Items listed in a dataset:
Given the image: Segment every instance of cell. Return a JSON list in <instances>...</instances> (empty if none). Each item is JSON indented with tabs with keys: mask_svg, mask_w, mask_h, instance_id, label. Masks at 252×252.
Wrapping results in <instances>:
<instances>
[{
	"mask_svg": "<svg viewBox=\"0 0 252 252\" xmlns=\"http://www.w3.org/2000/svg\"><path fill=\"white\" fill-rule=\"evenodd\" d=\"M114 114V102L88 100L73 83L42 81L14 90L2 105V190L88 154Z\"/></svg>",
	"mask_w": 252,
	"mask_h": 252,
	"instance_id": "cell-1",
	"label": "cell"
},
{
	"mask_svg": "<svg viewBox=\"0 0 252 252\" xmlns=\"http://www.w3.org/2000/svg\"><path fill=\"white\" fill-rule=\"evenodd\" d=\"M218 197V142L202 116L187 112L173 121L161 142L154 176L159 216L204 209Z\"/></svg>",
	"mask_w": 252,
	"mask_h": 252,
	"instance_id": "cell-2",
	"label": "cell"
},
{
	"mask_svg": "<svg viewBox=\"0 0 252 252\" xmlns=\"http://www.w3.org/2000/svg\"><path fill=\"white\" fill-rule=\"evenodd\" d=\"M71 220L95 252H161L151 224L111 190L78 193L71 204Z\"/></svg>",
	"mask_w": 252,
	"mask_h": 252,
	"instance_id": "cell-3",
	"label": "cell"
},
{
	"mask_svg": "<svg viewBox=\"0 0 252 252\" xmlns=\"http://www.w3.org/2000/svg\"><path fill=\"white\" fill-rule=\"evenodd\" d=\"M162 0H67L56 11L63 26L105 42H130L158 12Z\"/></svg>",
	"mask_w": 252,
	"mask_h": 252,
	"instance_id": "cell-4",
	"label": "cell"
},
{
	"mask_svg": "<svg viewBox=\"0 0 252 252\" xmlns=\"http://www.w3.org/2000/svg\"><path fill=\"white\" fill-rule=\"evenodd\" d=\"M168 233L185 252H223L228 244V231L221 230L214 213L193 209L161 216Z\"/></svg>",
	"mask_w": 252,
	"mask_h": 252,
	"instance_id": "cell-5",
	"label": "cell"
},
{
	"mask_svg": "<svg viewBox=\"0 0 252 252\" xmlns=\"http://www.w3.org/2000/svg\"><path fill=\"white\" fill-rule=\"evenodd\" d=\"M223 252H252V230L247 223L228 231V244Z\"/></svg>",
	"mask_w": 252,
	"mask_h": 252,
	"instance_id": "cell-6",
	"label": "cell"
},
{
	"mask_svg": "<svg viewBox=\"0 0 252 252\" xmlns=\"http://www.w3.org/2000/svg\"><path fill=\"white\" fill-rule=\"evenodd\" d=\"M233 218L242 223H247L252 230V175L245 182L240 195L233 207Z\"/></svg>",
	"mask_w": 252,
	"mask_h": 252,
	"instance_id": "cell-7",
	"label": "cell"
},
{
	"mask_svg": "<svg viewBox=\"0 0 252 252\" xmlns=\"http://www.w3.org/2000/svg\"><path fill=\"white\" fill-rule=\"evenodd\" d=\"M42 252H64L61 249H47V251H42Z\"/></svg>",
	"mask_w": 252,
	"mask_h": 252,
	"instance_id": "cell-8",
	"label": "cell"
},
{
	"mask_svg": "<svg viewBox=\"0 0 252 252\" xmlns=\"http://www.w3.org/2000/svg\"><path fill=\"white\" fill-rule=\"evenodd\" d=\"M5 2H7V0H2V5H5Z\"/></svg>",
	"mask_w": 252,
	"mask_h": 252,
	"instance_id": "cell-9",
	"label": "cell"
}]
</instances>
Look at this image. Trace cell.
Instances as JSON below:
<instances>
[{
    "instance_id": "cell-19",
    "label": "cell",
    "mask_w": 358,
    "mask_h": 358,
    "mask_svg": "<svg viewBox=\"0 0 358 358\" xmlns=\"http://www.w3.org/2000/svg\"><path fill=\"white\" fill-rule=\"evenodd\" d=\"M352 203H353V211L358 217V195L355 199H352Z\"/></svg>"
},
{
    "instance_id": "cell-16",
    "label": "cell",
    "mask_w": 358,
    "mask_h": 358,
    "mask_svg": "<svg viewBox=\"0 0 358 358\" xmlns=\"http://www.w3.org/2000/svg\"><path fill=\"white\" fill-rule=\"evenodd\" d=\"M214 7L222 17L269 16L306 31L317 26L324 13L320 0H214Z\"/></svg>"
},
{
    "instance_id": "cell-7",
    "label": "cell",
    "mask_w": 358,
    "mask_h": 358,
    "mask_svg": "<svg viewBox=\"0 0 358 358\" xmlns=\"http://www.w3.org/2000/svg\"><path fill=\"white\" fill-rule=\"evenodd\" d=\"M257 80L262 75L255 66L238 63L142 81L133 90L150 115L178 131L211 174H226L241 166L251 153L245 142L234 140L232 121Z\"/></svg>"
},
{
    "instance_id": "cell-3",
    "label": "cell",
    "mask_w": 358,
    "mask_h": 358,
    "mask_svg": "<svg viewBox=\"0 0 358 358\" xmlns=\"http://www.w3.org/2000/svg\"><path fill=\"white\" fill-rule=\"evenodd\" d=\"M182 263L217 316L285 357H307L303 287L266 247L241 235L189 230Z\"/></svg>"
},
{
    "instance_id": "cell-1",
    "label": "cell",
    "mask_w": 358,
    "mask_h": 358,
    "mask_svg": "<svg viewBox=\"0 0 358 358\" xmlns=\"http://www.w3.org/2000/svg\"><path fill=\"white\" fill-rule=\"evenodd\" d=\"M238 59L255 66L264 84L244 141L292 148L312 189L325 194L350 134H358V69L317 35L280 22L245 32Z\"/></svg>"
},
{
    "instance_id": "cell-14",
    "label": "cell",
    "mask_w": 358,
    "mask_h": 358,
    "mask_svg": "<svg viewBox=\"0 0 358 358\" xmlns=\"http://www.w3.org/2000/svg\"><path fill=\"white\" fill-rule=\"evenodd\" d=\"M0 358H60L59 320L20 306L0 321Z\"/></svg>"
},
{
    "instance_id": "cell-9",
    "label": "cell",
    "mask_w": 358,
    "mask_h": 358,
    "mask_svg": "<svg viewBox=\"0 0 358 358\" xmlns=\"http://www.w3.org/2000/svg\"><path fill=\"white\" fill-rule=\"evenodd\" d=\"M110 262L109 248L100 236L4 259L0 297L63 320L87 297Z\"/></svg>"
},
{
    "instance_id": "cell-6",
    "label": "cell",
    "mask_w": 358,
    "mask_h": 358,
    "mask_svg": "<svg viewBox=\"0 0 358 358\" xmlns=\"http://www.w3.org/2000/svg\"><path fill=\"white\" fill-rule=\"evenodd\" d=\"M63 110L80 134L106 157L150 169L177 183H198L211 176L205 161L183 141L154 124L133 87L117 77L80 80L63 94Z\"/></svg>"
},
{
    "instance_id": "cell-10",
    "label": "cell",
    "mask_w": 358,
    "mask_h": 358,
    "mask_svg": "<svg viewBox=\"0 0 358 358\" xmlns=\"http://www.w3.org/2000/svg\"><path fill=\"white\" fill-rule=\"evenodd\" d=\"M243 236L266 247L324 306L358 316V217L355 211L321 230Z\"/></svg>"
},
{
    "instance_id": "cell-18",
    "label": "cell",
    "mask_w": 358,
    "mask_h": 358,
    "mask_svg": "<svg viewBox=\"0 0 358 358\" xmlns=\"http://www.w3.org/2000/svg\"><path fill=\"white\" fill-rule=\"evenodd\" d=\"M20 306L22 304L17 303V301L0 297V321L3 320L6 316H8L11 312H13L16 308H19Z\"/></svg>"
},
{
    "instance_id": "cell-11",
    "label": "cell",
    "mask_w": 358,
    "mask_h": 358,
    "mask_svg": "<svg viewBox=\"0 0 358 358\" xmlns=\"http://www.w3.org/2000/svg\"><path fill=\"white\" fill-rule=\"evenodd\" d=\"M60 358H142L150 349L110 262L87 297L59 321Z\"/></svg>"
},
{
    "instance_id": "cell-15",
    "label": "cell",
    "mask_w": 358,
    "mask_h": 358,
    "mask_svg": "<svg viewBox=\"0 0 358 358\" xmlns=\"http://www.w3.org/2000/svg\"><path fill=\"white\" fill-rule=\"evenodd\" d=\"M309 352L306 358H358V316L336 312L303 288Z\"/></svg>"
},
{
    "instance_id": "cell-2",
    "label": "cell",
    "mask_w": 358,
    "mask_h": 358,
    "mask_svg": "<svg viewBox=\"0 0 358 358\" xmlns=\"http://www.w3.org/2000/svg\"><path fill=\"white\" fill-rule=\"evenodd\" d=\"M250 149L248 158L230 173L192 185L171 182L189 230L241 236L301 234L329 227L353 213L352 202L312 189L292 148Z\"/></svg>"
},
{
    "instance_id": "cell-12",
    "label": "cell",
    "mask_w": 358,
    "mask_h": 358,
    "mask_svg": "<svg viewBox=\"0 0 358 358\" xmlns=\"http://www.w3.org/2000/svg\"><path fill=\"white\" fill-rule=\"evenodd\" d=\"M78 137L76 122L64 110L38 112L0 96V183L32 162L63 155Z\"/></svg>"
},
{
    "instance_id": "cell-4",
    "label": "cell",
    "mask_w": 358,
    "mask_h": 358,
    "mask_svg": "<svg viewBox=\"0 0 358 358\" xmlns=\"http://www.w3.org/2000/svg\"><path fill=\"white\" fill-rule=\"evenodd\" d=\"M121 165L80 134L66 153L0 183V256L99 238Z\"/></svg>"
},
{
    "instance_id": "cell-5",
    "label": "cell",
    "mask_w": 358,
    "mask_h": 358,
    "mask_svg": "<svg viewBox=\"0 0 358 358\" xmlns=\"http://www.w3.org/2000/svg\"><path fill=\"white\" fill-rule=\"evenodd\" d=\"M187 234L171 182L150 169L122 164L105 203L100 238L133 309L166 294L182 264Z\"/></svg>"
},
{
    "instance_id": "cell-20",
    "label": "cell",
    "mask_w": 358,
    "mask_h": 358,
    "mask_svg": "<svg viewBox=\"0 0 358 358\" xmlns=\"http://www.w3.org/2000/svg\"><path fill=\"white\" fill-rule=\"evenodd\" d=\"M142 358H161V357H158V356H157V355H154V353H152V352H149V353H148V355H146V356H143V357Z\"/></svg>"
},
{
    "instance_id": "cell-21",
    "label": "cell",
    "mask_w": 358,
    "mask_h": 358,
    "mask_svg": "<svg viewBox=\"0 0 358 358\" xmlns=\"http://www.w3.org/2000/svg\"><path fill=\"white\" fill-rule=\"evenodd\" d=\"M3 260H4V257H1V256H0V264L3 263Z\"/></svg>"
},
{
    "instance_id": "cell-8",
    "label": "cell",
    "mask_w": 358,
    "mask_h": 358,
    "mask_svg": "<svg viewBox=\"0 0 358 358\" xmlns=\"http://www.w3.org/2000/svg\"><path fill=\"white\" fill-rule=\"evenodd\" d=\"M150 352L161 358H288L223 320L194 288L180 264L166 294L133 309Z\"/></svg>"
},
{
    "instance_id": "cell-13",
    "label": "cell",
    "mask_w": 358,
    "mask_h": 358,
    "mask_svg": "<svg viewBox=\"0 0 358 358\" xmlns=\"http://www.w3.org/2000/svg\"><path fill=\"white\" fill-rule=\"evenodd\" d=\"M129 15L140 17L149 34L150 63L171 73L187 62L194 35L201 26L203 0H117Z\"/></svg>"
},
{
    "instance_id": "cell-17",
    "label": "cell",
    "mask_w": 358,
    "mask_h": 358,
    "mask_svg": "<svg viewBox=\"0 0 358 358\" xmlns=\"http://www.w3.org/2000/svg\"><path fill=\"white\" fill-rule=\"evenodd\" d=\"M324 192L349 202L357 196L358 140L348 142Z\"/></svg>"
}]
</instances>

== Task requirements ==
Pick out every line in the records above that contains the string "JSON".

== Output for this task ==
Given the image: Segment every instance of cell. Return a JSON list in <instances>...</instances> (empty if none). Each item is JSON indented with tabs with keys: mask_svg, mask_w, mask_h, instance_id, label. Masks at 252×252.
Instances as JSON below:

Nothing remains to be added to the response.